╭──
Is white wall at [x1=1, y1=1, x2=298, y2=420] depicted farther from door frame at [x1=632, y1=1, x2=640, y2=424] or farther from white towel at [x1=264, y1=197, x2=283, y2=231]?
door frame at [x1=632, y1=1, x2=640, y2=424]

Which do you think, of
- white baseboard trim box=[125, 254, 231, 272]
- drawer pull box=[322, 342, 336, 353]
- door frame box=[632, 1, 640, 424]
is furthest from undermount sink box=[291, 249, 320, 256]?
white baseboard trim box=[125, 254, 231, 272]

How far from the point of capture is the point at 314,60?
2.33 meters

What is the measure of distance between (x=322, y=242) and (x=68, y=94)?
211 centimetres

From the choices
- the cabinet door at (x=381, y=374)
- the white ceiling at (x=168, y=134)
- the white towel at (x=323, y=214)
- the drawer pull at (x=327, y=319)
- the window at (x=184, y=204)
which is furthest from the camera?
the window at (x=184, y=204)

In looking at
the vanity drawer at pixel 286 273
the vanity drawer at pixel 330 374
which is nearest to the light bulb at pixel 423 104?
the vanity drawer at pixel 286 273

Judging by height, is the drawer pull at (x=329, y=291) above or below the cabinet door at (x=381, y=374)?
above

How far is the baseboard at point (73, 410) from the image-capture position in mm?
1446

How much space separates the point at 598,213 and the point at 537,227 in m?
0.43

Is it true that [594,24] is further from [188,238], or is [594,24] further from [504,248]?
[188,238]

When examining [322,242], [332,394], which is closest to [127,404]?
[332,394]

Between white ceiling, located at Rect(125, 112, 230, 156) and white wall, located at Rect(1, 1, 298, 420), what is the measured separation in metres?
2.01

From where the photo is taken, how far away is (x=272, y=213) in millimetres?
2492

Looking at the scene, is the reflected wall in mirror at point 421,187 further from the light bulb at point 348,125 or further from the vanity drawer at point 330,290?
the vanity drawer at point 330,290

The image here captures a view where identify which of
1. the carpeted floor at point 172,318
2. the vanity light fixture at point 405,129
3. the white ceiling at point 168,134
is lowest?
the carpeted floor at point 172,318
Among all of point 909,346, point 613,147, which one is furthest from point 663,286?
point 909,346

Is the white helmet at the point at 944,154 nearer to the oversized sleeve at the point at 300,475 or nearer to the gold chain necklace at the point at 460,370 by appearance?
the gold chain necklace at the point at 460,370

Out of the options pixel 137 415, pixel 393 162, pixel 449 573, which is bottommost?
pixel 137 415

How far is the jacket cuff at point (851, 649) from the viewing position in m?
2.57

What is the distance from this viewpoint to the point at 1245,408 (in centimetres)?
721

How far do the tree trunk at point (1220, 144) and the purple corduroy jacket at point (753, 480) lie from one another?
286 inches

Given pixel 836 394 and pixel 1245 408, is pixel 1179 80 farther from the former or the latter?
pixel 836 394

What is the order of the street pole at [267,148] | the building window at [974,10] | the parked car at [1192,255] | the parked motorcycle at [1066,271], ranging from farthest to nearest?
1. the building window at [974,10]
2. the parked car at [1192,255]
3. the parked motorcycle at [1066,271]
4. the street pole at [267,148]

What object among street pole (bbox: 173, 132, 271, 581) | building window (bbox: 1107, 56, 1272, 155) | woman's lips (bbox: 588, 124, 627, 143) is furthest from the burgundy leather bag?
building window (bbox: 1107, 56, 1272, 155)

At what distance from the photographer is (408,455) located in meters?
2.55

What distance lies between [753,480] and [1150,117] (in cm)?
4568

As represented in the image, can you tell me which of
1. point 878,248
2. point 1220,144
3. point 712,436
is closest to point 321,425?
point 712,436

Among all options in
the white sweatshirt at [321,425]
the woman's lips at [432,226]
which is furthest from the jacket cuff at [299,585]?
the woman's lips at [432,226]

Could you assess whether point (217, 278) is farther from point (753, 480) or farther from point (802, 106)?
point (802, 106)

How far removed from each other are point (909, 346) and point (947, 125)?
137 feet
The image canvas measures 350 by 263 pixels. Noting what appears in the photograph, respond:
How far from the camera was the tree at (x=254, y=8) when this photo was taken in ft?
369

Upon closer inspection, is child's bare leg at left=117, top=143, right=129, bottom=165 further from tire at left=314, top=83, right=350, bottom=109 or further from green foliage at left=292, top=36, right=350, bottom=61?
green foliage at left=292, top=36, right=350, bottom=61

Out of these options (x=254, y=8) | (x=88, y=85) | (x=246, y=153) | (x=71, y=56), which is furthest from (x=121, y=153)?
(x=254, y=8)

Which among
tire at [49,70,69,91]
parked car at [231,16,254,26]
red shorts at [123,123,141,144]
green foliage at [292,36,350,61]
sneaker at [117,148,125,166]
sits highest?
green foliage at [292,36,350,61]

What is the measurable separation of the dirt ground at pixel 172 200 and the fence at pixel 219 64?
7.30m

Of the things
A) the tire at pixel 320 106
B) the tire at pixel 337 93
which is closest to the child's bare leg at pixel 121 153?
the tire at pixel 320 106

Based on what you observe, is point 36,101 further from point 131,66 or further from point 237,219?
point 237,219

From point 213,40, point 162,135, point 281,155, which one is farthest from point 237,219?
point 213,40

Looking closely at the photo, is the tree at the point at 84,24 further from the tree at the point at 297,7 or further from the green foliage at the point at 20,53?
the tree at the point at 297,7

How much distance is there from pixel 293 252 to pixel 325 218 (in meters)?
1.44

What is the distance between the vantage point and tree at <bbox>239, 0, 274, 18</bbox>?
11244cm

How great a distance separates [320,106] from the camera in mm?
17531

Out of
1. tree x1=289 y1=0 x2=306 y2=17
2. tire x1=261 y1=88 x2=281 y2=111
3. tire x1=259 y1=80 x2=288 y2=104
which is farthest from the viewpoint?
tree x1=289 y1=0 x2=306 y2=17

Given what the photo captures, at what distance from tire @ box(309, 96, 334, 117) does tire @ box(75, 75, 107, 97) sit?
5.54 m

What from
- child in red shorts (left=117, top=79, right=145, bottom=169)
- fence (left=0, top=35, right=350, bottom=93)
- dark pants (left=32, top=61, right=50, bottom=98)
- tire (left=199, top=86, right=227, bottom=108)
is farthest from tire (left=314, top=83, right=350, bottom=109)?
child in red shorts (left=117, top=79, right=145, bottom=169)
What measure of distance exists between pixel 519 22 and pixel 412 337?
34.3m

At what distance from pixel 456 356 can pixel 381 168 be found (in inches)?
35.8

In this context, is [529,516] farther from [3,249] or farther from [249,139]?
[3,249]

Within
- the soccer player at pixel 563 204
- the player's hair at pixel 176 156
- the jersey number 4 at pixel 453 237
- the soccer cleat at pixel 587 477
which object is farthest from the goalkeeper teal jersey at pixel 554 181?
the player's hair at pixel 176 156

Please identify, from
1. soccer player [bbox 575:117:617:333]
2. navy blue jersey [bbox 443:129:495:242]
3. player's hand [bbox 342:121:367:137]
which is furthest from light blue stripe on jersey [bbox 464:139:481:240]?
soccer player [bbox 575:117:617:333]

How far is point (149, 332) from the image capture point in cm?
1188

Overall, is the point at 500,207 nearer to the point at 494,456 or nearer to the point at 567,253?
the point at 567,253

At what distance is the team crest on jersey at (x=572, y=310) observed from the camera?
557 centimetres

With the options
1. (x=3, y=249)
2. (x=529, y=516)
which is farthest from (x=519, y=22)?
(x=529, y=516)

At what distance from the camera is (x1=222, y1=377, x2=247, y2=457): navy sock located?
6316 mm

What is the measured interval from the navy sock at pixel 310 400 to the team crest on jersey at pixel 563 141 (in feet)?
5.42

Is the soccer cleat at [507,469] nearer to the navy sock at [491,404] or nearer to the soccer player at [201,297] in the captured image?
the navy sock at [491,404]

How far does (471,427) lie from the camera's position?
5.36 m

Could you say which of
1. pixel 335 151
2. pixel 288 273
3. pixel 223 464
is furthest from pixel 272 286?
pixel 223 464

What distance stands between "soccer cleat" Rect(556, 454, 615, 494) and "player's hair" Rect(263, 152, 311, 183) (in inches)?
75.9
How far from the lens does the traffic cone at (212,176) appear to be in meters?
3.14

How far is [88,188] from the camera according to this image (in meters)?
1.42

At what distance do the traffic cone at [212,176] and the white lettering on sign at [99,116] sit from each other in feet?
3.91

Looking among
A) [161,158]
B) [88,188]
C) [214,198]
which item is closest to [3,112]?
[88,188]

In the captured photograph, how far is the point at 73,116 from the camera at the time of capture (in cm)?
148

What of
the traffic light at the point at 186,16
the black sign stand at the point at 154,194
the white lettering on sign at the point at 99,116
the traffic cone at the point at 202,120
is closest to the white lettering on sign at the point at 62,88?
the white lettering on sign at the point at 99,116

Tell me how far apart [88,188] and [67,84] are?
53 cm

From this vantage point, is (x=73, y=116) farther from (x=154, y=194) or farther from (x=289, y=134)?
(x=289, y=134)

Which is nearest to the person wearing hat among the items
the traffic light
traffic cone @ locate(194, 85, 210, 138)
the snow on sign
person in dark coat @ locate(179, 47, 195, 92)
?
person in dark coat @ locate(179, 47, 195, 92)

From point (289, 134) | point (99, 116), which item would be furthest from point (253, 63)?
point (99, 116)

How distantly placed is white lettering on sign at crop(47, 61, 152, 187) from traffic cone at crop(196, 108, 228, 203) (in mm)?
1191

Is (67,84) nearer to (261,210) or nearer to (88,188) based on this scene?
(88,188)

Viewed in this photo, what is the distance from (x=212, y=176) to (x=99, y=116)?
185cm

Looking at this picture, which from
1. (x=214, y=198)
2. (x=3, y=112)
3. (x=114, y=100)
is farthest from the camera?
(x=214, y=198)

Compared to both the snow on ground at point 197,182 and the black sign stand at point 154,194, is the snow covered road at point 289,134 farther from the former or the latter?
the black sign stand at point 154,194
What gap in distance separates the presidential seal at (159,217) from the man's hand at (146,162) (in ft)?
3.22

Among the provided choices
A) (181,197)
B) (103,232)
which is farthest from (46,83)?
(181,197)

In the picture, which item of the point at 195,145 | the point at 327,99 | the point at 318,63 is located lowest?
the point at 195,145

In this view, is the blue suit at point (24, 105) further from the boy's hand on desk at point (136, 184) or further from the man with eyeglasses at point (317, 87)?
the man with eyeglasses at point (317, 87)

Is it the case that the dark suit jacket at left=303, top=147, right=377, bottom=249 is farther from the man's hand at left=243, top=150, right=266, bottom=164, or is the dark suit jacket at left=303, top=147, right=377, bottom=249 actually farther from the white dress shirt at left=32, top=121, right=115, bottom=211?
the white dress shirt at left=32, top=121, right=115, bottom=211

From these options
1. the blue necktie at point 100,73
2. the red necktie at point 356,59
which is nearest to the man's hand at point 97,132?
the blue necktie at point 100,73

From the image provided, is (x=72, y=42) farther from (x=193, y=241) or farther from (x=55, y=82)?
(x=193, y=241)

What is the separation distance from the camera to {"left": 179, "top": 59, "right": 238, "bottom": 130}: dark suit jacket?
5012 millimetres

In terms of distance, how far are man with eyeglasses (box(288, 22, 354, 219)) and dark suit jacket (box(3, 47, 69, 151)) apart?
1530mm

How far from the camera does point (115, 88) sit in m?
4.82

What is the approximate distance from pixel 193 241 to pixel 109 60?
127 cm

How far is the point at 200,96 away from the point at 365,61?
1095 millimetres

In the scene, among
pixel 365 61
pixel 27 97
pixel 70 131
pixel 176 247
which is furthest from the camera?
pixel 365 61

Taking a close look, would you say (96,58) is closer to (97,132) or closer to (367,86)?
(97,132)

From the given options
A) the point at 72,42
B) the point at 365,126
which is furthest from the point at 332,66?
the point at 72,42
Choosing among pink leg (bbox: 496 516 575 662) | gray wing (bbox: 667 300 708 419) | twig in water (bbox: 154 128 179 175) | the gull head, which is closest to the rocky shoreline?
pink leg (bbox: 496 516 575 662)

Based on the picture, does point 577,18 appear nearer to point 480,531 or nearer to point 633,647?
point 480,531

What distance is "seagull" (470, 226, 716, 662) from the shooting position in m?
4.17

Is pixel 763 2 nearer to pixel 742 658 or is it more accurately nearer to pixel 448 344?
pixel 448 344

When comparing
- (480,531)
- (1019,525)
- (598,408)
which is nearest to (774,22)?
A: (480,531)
╰──
▸ Given instruction:
Reproduce the items verbatim, starting at the very beginning of the items and ending with the line that contains "211 centimetres", both included.

▸ Result:
Is white wall at [x1=1, y1=1, x2=298, y2=420] depicted farther from door frame at [x1=632, y1=1, x2=640, y2=424] or farther from white towel at [x1=264, y1=197, x2=283, y2=231]?
door frame at [x1=632, y1=1, x2=640, y2=424]

Which do you think, of
- white baseboard trim box=[125, 254, 231, 272]
- drawer pull box=[322, 342, 336, 353]
- door frame box=[632, 1, 640, 424]
is furthest from undermount sink box=[291, 249, 320, 256]?
white baseboard trim box=[125, 254, 231, 272]

How far from the point of capture is the point at 314,60?
2.33 meters

What is the measure of distance between (x=322, y=242) and (x=68, y=94)?
211 centimetres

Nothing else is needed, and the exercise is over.